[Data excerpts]
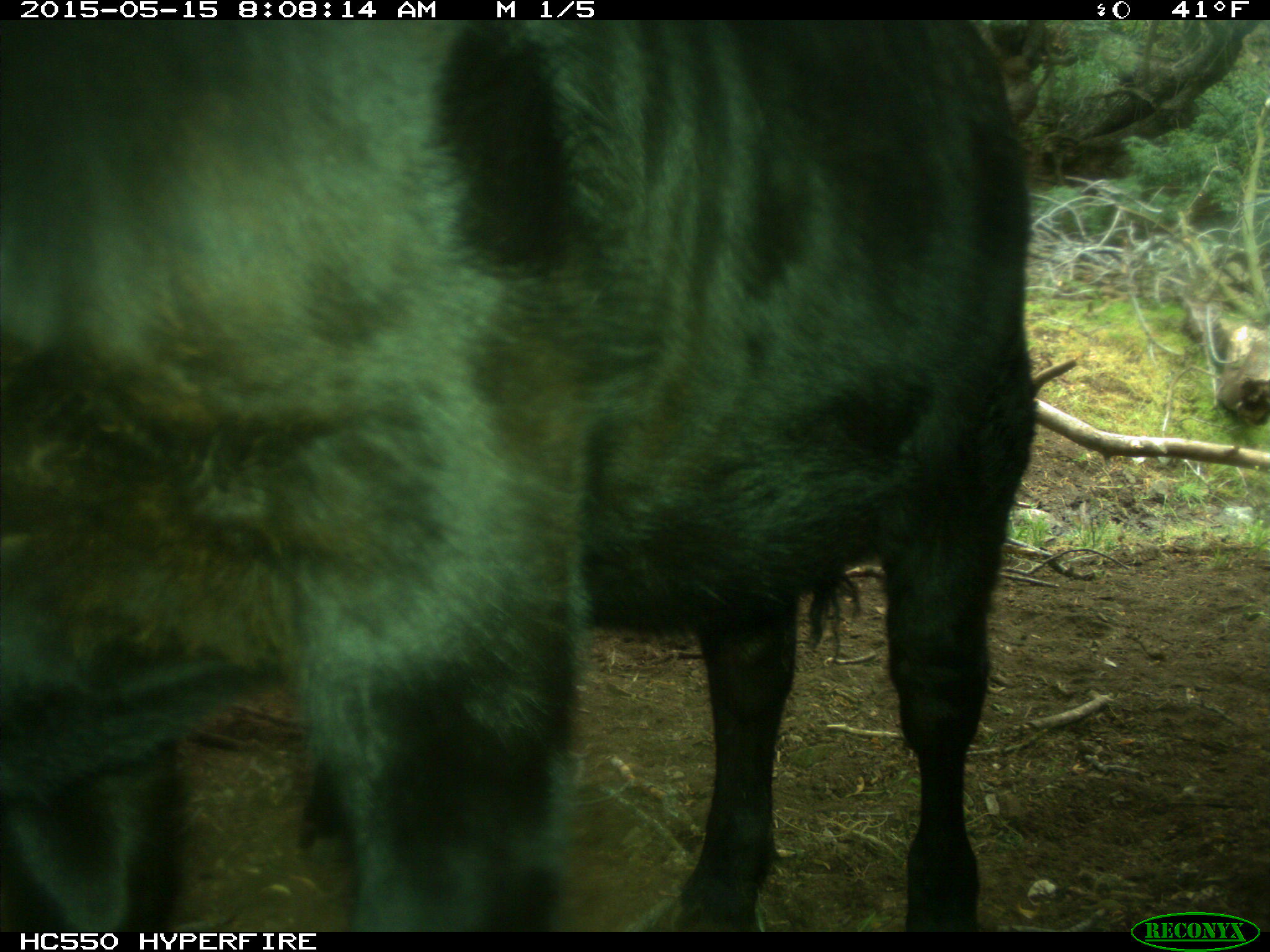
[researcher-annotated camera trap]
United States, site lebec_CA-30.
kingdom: Animalia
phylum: Chordata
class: Mammalia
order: Artiodactyla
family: Bovidae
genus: Bos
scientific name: Bos taurus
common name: domestic cow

## [Exercise directions]
Text only, no pictures: copy every entry exactly.

## [Answer area]
[researcher-annotated camera trap]
United States, site lebec_CA-30.
kingdom: Animalia
phylum: Chordata
class: Mammalia
order: Artiodactyla
family: Bovidae
genus: Bos
scientific name: Bos taurus
common name: domestic cow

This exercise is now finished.